There are several things to understand about how the Brady Law background check process works. And more to learn about how it doesn't work.
At gun stores or other registered dealers, would-be buyers have to fill out a form asking whether there are any criminal convictions or types of mental illness that would prevent them from legally purchasing the weapon.
Falsely answering these questions amounts to perjury. If people answer the question by saying that they have a background that prohibits them from buying, gun dealers stop right there and do not even process those forms. And if people are believed to have knowingly provided false information on the National Instant Criminal Background Check System (NICS) form and prosecutors think that they can prove that knowingly false information was provided, the would-be buyer faces prosecution.
Yet, the NICS system accidentally flags many law-abiding people, stopping those who simply have the same name as a prohibited individual from buying a gun.
Some may remember the five times the late Sen. Ted Kennedy was placed on a “no fly list.” If there are people flagged by the NICS system, it is because it appears that they didn’t put down something in their background that disqualified them from buying a gun.
Yet, an initial denial does not mean that an individual is actually disqualified from owning a gun. Take the numbers for 2009, the latest year with data available. There were 71,010 initial denials. Of those, only 4,681, or 6.6 percent, were referred to the BATF for further investigation.
As a report on these denials by the U.S. Department of Justice indicates, “The remaining denials (66,329 – 93%) did not meet referral guidelines or were overturned after review by Brady Operations or after the FBI received additional information.”
To put it differently, the initial review didn’t find that these individuals had a record that prevented them from buying a gun.

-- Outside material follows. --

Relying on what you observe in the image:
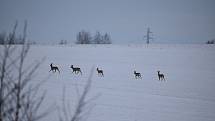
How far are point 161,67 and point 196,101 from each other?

Still that isn’t the end of the story. Of these 4,681 referrals, over 51 percent, or 2,390 cases, involve “delayed denials,” cases where a check hasn’t even been completed.
Of the rest, 2,291 covered cases where initial reviews indicated that the person should have been denied buying a gun. But the government admits that upon further review another 572 of these referrals were found “not [to be] a prohibited person,” leaving about 4,154 cases.
That implies an initial false positive rate of roughly 94.2 percent. And it still doesn’t mean that the government hasn’t made a mistake on the remaining cases. In some cases for example, a person’s criminal record was supposed to be expunged, and it had not been?
Up until this point, no discretion about the merits of the case has entered the picture. If a review of the records indicates that some individuals are prohibited individuals, they are included. But of these 4,154 cases, only 140 cases involving banned individuals trying to purchase guns being referred to prosecutors, just 60 of which involved providing false information when buying a firearm.
Of those 140 cases, prosecutors thought the evidence was strong enough to bring a case only 77 times.
Prosecution may be declined either because further investigation revealed that the individuals were prohibited from owning a gun, because false information hadn’t knowingly been provided, or prosecutors didn’t believe that the cases “merited” prosecution. But if these people were indeed prohibited from owning a gun and they left that information off their NICS form, it is relatively easy for authorities to prove they knowingly concealed that information.
The most frequently claimed reasons that people failed the background checks are “restraining orders, domestic violence misdemeanors, non-immigrant aliens, violent felonies, warrants, and indictments.”
How hard is it for prosecutors to prove that someone hadn’t accidentally forgotten a conviction for a violent felony or omitted a restraining order?
While prosecutors tend to go forward with their strongest cases, those prosecuted are often not found guilty. By the end of 2010, prosecutors had only 32 convictions or pleas agreements, and only 13 of those involved falsified information when buying a gun or illegal possession of a gun, that translates into just 0.018 percent of the 71,010 initial denials.
So we have two estimates of the false positive rate: 94.2 percent or 99.98 percent. The first estimate is obviously too low, it assumes that all the cases identified up to that point are accurate.
The second estimate is obviously too high, it only counts as prohibited individuals those who have been proven so beyond a reasonable doubt in a court of law. These numbers are just one of the reason that no study by criminologists or economists has found that the federal Brady Law has reduced national crime rates.
Of course, being falsely labeled as being ineligible to own a gun isn’t the only cost imposed on law-abiding Americans. Even those who aren’t prevented from buying a gun face delays in getting approved.
Eight percent of the National Instant Criminal Background Check System checks are “not resolved immediately.” Two-thirds of those checks take up to three business days, and the rest take even longer, though these further delays can’t stop one from obtaining a gun at that point.